When the rule was proposed, Khawar said that “a main idea underlying the proposal is that climate change and other ESG factors can be financially material and, when they are, taking them into account will lead inevitably lead to better long-term risk-adjusted returns, protecting the retirement savings of American workers.”

Support for taking climate risks into account

In support of the proposed ESG investment rule, a
comment letter signed by the attorneys general of 11 states and the District of Columbia said that “in an analysis regarding physical risks related to climate change, nearly 60% of S&P 500 companies have assets at high risk of exposure to climate change. extreme weather events resulting from climate change.”

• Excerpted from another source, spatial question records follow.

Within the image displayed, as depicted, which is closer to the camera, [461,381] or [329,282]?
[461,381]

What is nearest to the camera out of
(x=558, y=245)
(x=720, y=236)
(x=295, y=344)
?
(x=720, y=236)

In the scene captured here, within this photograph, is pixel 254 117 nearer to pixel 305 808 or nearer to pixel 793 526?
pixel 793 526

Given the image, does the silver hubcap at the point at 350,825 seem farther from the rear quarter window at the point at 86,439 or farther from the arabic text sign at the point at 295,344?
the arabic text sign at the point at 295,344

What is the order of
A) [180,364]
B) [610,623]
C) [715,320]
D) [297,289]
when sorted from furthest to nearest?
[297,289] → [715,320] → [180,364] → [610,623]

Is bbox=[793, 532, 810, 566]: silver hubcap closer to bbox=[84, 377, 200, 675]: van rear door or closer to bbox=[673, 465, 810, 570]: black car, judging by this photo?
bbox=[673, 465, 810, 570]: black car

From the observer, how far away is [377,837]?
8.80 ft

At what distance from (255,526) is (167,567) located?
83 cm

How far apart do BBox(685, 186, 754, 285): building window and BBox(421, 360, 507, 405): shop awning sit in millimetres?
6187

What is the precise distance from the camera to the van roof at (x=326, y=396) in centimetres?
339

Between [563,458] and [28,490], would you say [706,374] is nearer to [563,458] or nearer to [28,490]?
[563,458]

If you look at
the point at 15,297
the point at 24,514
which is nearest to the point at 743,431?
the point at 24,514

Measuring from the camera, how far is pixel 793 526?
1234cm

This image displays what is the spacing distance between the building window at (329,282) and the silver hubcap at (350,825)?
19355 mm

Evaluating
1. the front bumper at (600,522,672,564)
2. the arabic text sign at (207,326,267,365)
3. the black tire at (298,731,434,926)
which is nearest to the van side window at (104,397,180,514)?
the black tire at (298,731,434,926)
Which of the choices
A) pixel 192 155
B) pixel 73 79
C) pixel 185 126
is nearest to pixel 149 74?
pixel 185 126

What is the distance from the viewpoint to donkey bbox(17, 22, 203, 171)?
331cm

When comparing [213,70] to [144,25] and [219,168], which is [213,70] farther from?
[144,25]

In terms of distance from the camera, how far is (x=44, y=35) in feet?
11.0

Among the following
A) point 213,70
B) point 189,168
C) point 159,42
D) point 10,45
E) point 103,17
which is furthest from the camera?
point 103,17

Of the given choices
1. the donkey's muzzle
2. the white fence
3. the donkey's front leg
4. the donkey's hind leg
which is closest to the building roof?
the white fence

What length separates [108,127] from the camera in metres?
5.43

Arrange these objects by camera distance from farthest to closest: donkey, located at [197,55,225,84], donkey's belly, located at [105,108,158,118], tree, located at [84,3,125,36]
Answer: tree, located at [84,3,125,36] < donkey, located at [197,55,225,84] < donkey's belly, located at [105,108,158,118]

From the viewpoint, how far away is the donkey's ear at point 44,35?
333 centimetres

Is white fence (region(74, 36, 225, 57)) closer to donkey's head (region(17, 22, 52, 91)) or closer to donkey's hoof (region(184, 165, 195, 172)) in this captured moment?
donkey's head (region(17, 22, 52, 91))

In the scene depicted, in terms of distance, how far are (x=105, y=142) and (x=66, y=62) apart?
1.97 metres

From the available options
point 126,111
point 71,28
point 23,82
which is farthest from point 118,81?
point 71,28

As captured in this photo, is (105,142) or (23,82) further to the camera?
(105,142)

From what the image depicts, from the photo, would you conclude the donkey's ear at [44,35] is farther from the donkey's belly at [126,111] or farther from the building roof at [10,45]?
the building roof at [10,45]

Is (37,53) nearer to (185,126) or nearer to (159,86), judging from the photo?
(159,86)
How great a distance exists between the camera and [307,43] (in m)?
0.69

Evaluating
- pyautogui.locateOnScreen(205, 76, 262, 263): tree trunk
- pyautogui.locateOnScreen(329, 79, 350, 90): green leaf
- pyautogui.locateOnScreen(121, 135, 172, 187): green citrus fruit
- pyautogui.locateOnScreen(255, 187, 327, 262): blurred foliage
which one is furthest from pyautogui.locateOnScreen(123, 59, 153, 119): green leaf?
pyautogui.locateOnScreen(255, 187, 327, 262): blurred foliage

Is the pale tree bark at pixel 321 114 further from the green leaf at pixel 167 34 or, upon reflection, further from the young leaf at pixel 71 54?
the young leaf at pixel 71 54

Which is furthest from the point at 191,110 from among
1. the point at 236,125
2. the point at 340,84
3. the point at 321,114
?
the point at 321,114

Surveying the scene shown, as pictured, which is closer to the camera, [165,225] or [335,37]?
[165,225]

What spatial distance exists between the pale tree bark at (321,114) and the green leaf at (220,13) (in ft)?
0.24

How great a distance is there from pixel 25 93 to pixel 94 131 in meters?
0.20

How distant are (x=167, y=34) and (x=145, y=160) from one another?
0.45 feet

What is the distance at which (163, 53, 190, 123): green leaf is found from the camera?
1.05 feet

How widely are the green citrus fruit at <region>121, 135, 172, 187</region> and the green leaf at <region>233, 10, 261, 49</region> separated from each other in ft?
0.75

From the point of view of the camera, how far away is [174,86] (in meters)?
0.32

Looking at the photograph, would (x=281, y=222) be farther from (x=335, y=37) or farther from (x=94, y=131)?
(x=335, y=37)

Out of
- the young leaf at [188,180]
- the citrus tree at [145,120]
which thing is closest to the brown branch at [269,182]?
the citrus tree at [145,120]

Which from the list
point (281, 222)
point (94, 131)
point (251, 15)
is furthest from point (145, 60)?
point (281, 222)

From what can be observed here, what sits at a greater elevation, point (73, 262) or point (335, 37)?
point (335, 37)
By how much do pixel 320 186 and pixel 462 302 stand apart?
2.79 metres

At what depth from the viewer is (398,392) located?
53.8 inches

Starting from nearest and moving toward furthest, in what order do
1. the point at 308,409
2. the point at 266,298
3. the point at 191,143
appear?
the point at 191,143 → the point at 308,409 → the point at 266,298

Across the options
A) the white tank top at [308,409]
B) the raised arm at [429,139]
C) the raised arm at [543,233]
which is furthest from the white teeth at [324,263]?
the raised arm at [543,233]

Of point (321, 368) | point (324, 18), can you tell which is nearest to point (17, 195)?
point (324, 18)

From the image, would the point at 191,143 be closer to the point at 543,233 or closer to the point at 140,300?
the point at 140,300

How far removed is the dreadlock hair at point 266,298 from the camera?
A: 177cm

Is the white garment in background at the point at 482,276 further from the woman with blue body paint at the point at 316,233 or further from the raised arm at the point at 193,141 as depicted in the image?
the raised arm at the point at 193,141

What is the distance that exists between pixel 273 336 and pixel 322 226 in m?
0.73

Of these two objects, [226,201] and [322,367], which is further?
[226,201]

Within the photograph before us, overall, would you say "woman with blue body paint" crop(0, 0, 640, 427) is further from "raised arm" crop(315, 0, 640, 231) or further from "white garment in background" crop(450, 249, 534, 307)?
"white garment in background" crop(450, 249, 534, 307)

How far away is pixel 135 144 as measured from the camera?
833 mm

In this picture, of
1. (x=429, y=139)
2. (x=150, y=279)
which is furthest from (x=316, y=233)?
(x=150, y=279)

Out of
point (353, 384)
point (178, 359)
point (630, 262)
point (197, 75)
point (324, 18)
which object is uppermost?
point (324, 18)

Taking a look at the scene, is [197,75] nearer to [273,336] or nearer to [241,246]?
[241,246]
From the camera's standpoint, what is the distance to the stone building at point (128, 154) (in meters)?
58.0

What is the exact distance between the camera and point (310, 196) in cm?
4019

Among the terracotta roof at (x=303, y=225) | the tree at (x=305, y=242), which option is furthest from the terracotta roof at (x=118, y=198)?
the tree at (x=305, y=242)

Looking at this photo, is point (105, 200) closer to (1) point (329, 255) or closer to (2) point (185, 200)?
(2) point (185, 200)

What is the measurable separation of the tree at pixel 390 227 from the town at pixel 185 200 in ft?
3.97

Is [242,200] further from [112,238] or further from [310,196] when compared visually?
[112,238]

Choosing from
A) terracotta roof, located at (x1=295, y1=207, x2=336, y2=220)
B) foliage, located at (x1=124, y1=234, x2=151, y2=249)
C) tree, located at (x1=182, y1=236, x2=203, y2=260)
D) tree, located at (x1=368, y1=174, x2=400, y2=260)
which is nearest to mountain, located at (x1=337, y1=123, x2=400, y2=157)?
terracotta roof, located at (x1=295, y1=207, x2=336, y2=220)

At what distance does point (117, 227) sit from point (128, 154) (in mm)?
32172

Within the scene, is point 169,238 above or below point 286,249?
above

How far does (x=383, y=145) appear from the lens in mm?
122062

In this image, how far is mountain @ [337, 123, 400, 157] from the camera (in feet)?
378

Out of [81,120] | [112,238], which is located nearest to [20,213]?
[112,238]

Shareholder advocacy group As You Sow has criticized what it calls “fossil-filled 401(k) plans.” In
February press releasethe group charged that “corporate pension plans are not aligned with corporate climate goals, forcing employees to invest in oil, coal and deforestation.”

Concerns Raised

Others have raised concerns about ESG investing. In response to a related request from the Securities and Exchange Commission
request for public comment on climate change disclosures by public companies, Jean-Pierre Aubry, deputy director of research at the Center for Retirement Research (CRR) at Boston College,
wrote in a 2021 comment letter“My main concern with ESG disclosures is that they would give credence to the army of asset managers who are currently promoting ESG investing to retail and institutional investors as a way to ‘make money’ money doing good’.”

Aubry added: “A recent ESG study conducted by the CRR reveals that major state and local government pension plans that have incorporated ESG factors into their investment policies have underperformed those that have not. . The study also reveals that most retail ESG funds have higher fees and poorer performance. than similar index funds.”